Die erste Aufregung wird verursacht durch ein Gerücht, besser gesagt, durch eine Vermutung. Sie besagt, dass es in der Questura eine undichte Stelle gibt: Der Name einer zur Vernehmung vorgeladenen Person ist offenbar an die Öffentlichkeit gedrungen. Diese Vermutung erhält zusätzliche Bedeutung durch die Quelle der Behauptung: Tenente Scarpa. Somit muss! das Gerücht ernst genommen und unbedingt aufgeklärt werden.
Den zweiten Grund zur Aufregung trägt Professoressa Crosera, eine Kollegin von Paola, in die Questura.
Über Seiten quält sich die Mutter zweier Kinder, Brunetti den Grund ihres Besuches vorzutragen. Ja, so muss sich eine Mutter anhören, die ihrem Sohn Drogenkonsum unterstellt.
Ist das alles?
Es geht schließlich "nur" um Drogenkonsum, nicht um Drogenhandel.
Brunetti fühlt sich hilflos.
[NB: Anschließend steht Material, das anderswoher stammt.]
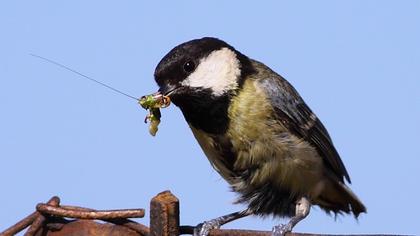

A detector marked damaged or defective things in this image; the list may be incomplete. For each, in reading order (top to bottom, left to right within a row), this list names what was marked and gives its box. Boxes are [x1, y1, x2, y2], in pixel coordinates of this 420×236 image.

rusty metal bar [24, 195, 60, 236]
rusty metal bar [37, 203, 146, 219]
rusty metal bar [149, 191, 179, 235]
rusted metal bracket [0, 192, 406, 236]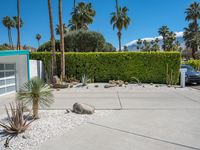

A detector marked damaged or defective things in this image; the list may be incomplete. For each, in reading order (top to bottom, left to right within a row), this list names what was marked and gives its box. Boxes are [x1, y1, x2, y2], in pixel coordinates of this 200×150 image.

concrete pavement crack [88, 122, 200, 150]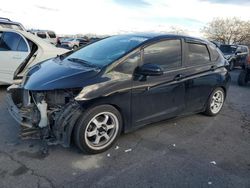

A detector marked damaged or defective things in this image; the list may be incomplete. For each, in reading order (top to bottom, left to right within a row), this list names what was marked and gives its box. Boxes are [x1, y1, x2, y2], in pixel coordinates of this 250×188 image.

damaged front bumper [6, 84, 82, 146]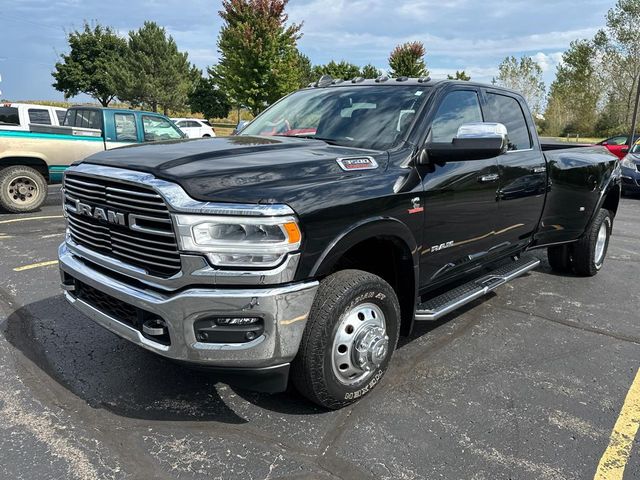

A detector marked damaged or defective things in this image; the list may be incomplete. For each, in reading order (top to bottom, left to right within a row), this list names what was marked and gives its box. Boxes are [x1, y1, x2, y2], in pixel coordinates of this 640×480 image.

cracked pavement [1, 186, 640, 478]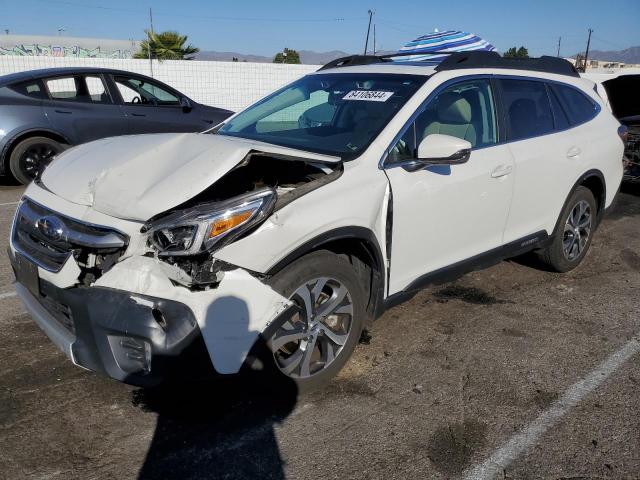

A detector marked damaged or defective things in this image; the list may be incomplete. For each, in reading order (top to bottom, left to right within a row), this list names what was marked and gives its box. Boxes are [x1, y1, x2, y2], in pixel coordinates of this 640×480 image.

crumpled hood [40, 131, 340, 221]
detached bumper piece [11, 255, 212, 386]
damaged front end [10, 147, 340, 386]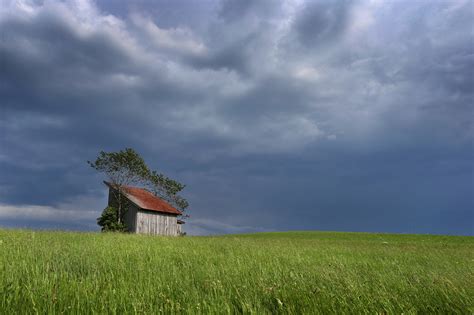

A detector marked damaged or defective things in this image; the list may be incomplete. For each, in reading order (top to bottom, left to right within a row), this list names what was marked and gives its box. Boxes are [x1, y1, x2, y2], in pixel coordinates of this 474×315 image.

rusty red roof [103, 181, 181, 216]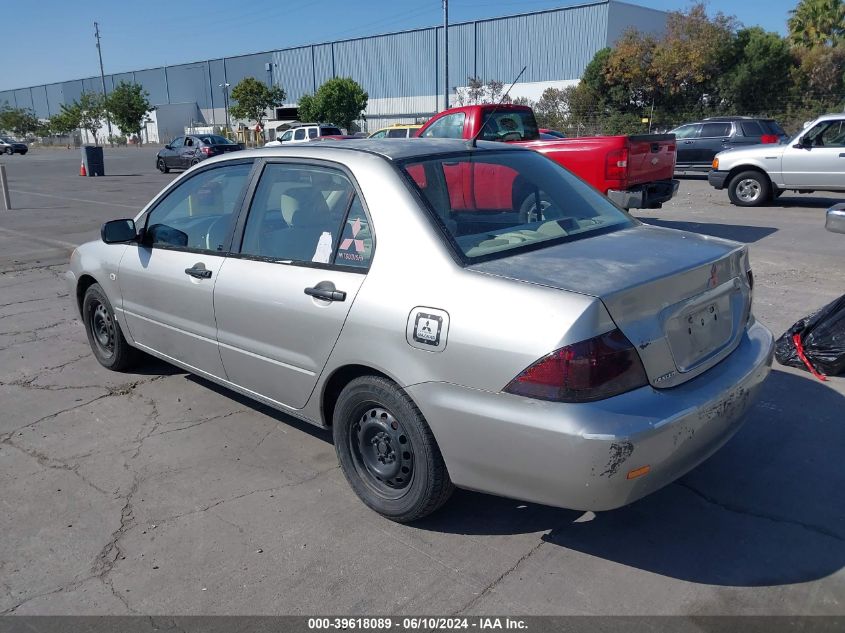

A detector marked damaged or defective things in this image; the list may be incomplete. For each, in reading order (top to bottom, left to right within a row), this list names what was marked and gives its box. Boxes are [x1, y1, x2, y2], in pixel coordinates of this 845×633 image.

pavement crack [672, 482, 844, 540]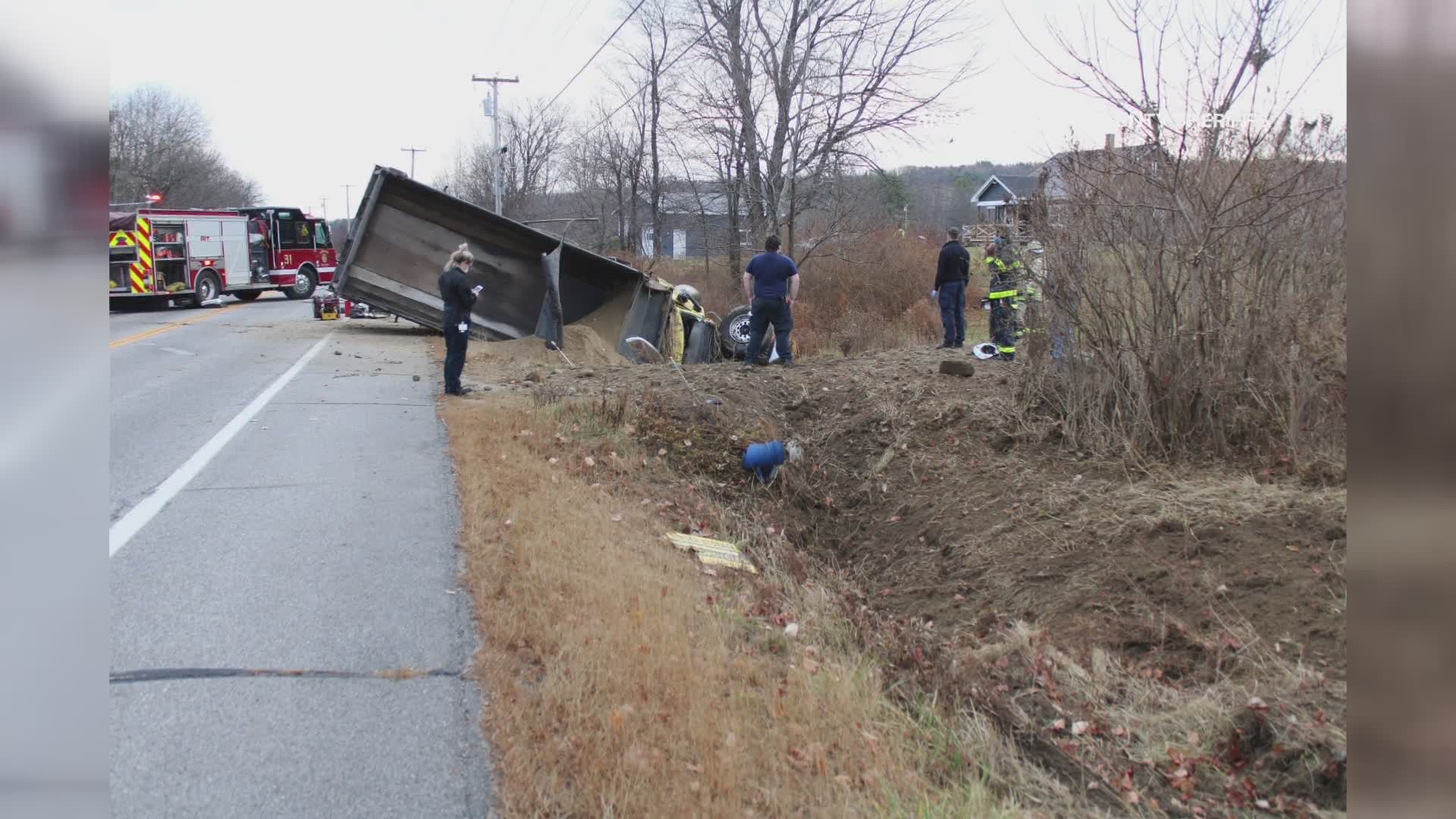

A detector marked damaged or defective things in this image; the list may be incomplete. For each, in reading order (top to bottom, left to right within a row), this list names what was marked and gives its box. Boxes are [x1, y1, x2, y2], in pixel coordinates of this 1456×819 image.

overturned car [328, 166, 716, 362]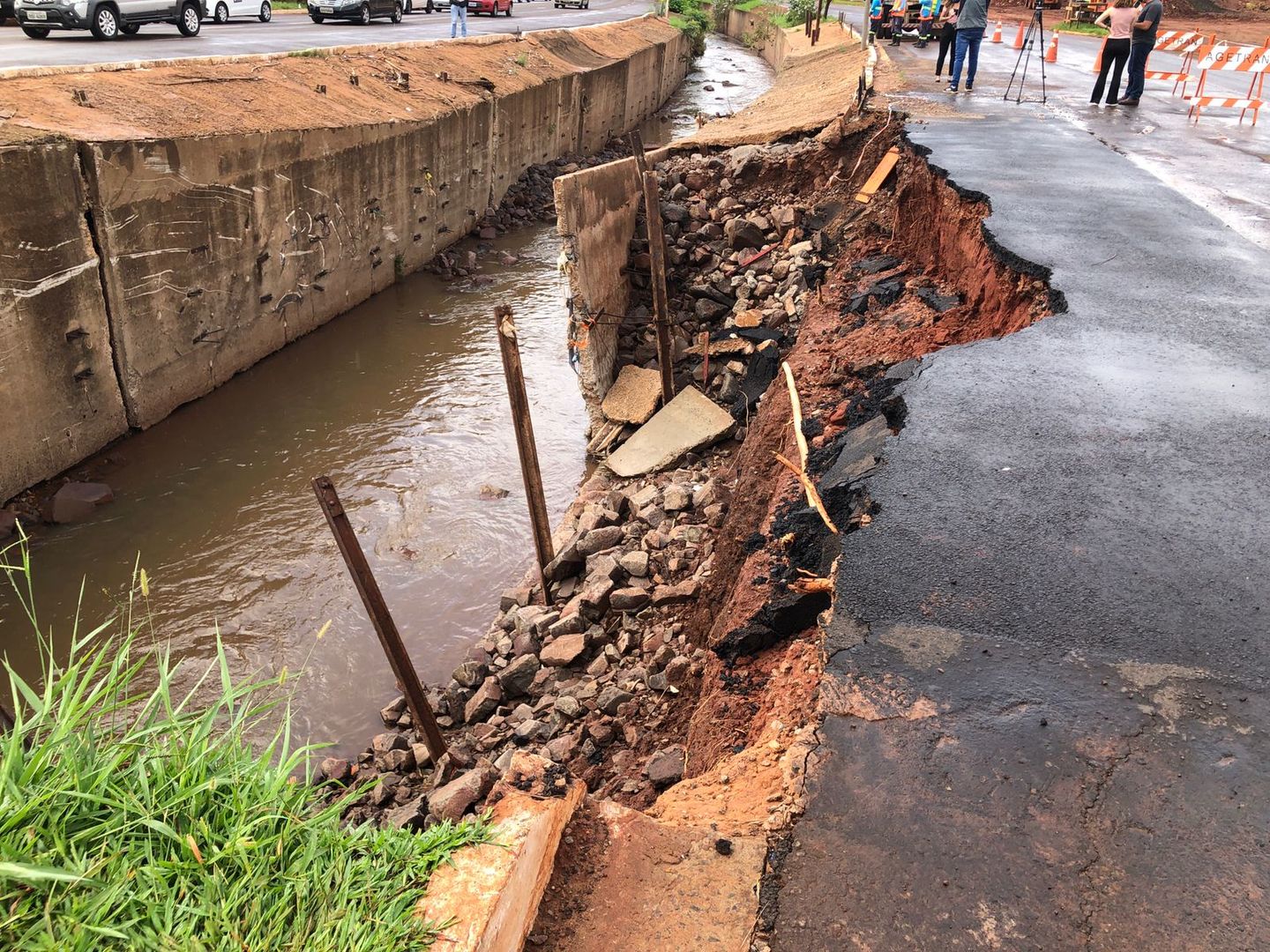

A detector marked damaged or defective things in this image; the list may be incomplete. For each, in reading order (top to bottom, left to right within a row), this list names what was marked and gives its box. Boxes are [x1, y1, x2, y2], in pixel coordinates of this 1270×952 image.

rusty metal post [492, 306, 553, 599]
broken concrete slab [601, 362, 665, 426]
rusty metal post [645, 169, 676, 403]
broken concrete slab [604, 385, 736, 480]
broken asphalt slab [604, 385, 736, 480]
broken concrete slab [818, 416, 889, 492]
cracked asphalt [766, 33, 1270, 949]
rusty metal post [310, 480, 449, 766]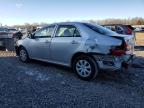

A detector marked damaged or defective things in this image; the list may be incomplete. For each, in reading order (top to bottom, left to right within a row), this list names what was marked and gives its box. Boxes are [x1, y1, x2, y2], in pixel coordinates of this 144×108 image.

damaged rear bumper [93, 54, 134, 71]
Was soll er tun? Wo anfangen?
Aufgeschreckt wird der Commissario erst durch ein Ereignis, dass ihn zum Handeln zwingt. Der Ehemann der Professoressa wird nachts niedergeschlagen. Ein Grund scheint nicht erkennbar - die Schwere der Verletzungen macht alerdings mehr als nachdenklich. 
Spätestens jetzt ist Ermittlertätigkeit gefragt. In seiner aus Neapel stammenden Kollegin Claudia Griffoni hat Brunetti den idealen weiblichen Part in diesem Fall.
Die beiden laufen zur Hochform auf und Donna Leon zeigt wieder einmal, was sie kann. Nämlich dem Leser eine spannende Geschichte zu bieten, deren Ende fassungslos macht und nicht in den kühnsten Träumen vorhersehbar war.
Heimliche Versuchung erschien Ende Mai 2018 bei Diogenes, wie die vorangegangenen 26 Fälle des Commissario Brunetti auch.
Donna Leon
Heimliche Versuchung


Bewertung

5/5 Region

5/5 Sprache

5/5 Originalität

5/5 Emotion

5/5 Plot (das Handlungsgerüst)


Gesamtbewertung

Informatives

Autor/en

Donna Leon verließ mit 23 Jahren New Jersey, wo sie 1942 geboren worden war, um in Perugia und Siena weiter zu studieren. Sie arbeitete als Reiseleiterin in Rom, als Werbetexterin in London sowie als Lehrerin an amerikanischen Schulen in der Schweiz, im Iran, in China und Saudi-Arabien. Seit 1981 wohnt und arbeitet Donna Leon in Venedig.

Kommissar/e

Guido Brunetti. Keinen Kommissar kenne ich so gut wie ihn. Der Familienvater hat eine traumhafte Wohnung in Venedig, einen unbequemen Vicequestore, eine kluge Kollegin (Signorina Elettra) und einen reichen Schwiegervater. Ich stelle ihn mir genau so vor wie Uwe Kockisch in der Filmrolle.